Dec 13, 2004 18:44
It's weird how things turn out in this world. Weird how people turn out.. I know some of my decision lately haven't been the best, I know I have hurt someone really special to me, and I'm so sorry... I look at myself and I have become the exact opposite of what I wanted to be. I don't like it at all. For a little bit of time I got lost on everything I believed and all my morals. I have been thinking a lot lately.. I'm getting back on the right track now. I know how I want to be and how I want to act. I know exactly now what I don't want to do and don't want to be. I know the person I love more then anything, and how I would take a bullet for him and would spend the rest of my life trying to make it up to him. I'm so glad I'm starting to think again. This is all me now. I'm not trying to be anyone but who I am. I'm not sure what got me thinking about everything maybe because I sat down today and I looked though all my old photos from when I was little. I didn't think then that I would run in to problems or my actions would effect people.. It was so easy then. I'm not saying I'm not up to the challenging of life because I am.. What I'm trying to say is that I never new things could be so hard. I like how I'm thinking now.. It will get me a lot father in life. Today though while looking though all the old photos something was just so weird. I had so many memories in that house and it was so weird as I looked at the photo from the schools I went to there, I still remembered all the names of the kids. I wonder what they all look like now and how they act. I think soon I would like to go back to Virginia to visit, to see everything that I used to know.

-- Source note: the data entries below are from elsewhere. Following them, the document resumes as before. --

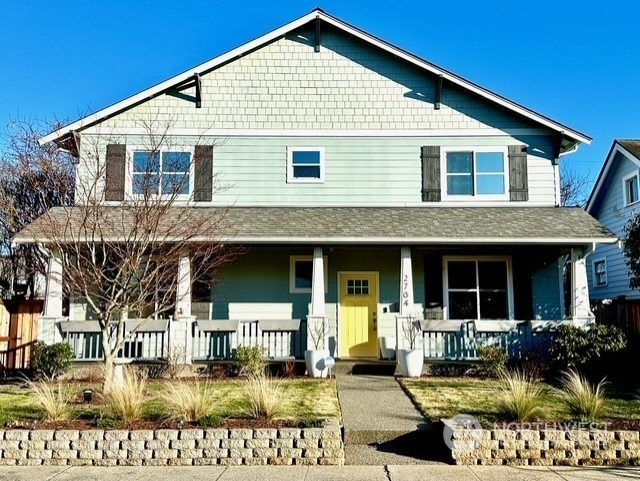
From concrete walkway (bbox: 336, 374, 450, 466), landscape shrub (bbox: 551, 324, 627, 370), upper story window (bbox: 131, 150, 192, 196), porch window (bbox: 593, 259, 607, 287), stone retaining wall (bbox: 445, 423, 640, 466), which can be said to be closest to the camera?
stone retaining wall (bbox: 445, 423, 640, 466)

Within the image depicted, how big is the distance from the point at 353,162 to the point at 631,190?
35.9ft

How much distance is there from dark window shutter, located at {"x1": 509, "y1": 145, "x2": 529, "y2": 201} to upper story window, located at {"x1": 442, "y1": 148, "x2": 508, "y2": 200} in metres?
0.15

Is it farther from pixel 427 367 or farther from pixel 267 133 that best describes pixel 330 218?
pixel 427 367

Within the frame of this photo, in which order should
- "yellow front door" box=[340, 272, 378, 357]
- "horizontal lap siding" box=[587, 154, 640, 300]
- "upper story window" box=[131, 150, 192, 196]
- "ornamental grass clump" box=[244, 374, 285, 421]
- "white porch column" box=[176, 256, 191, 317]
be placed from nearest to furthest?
"ornamental grass clump" box=[244, 374, 285, 421] < "white porch column" box=[176, 256, 191, 317] < "upper story window" box=[131, 150, 192, 196] < "yellow front door" box=[340, 272, 378, 357] < "horizontal lap siding" box=[587, 154, 640, 300]

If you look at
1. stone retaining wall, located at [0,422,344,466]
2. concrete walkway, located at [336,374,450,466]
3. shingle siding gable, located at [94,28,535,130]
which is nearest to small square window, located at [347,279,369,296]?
shingle siding gable, located at [94,28,535,130]

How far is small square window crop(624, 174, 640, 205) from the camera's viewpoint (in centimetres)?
1802

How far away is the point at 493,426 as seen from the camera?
6.51 m

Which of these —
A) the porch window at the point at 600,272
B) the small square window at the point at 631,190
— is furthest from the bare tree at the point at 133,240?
the porch window at the point at 600,272

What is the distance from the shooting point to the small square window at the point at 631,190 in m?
18.0

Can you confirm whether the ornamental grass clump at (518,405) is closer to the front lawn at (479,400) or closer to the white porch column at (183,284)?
the front lawn at (479,400)

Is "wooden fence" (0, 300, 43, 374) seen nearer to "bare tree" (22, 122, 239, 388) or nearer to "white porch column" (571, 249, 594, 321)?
"bare tree" (22, 122, 239, 388)

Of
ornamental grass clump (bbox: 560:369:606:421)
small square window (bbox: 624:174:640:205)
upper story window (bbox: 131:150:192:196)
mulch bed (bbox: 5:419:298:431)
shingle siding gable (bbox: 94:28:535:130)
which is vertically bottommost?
mulch bed (bbox: 5:419:298:431)

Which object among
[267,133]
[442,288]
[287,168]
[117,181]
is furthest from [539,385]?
[117,181]

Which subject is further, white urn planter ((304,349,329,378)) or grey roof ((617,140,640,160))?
grey roof ((617,140,640,160))
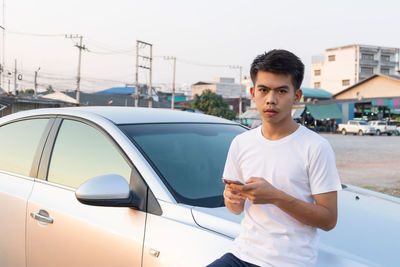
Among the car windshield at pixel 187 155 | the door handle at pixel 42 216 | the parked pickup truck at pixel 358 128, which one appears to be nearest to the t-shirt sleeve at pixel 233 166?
the car windshield at pixel 187 155

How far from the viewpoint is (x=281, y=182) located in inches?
58.6

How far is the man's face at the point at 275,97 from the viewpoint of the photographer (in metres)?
1.50

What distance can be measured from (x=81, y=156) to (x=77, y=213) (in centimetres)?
42

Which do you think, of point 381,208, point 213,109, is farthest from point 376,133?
point 381,208

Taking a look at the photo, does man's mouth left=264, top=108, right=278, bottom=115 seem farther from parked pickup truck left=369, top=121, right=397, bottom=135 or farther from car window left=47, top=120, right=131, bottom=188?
parked pickup truck left=369, top=121, right=397, bottom=135

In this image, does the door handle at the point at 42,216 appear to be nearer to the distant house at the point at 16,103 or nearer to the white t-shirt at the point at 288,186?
the white t-shirt at the point at 288,186

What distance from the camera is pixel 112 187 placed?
2041 mm

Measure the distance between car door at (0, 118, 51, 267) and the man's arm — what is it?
6.21 ft

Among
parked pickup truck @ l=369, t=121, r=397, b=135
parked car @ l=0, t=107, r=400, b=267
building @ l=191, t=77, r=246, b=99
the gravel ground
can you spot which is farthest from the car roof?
building @ l=191, t=77, r=246, b=99

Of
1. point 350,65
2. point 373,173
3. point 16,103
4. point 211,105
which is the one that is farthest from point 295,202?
point 350,65

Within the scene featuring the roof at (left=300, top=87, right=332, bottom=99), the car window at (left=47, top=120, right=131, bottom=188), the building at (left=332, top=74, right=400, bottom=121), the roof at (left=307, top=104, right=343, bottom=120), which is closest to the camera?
the car window at (left=47, top=120, right=131, bottom=188)

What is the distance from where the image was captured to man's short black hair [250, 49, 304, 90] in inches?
59.3

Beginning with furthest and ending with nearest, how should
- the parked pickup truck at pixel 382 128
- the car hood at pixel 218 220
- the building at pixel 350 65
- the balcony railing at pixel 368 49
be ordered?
the balcony railing at pixel 368 49, the building at pixel 350 65, the parked pickup truck at pixel 382 128, the car hood at pixel 218 220

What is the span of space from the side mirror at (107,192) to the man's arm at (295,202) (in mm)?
776
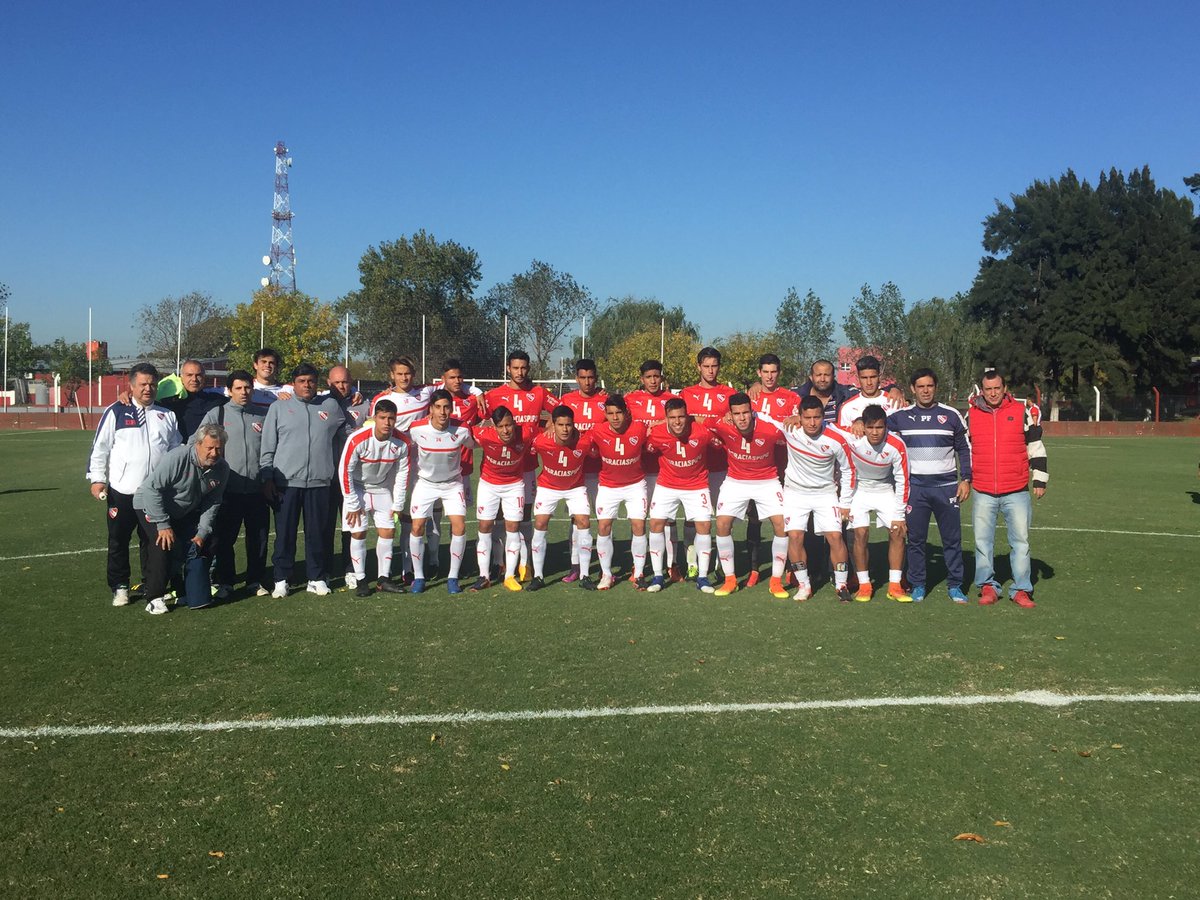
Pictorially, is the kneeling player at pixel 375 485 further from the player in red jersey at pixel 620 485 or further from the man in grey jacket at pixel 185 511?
the player in red jersey at pixel 620 485

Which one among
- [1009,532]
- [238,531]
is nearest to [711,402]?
[1009,532]

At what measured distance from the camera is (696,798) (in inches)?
173

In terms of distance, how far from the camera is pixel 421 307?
74.4 m

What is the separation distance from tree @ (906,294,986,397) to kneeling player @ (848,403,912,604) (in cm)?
5538

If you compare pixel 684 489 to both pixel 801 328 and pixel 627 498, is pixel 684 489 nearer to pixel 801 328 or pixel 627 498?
pixel 627 498

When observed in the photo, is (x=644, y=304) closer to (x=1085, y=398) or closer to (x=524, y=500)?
(x=1085, y=398)

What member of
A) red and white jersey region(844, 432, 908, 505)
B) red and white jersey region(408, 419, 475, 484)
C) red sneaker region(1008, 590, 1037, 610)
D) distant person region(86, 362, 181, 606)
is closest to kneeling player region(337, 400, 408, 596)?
red and white jersey region(408, 419, 475, 484)

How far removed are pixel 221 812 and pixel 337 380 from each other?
6031 mm

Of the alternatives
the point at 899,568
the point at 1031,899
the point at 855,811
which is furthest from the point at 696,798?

Christmas is coming soon. Its going to be here in less then 3 weeks. I'm so ready. Nothing could beat a Christmas with Rickey.
Everything seems to be getting better with me and Rickey also. We are working together not to get mad over stupid things we would normaly get mad over. Were just worrying about us now. I know I hurt him really bad and I can never forgive myself for that. It would be selfish for me to ask him to forgive me as well. Although he found it in his heart to take me back. I know it still bothers him. I know for a fact we both love each other so much. I'm glad I found out in time who I want to be and how I wan to act before something amazing had to end.
I love Rickey so much I hope he sees how much I love him, Most of all how much I am sorry for what happend. I want everything from now on to be good. Signs are looking good so far! I <3 Rickey!!!!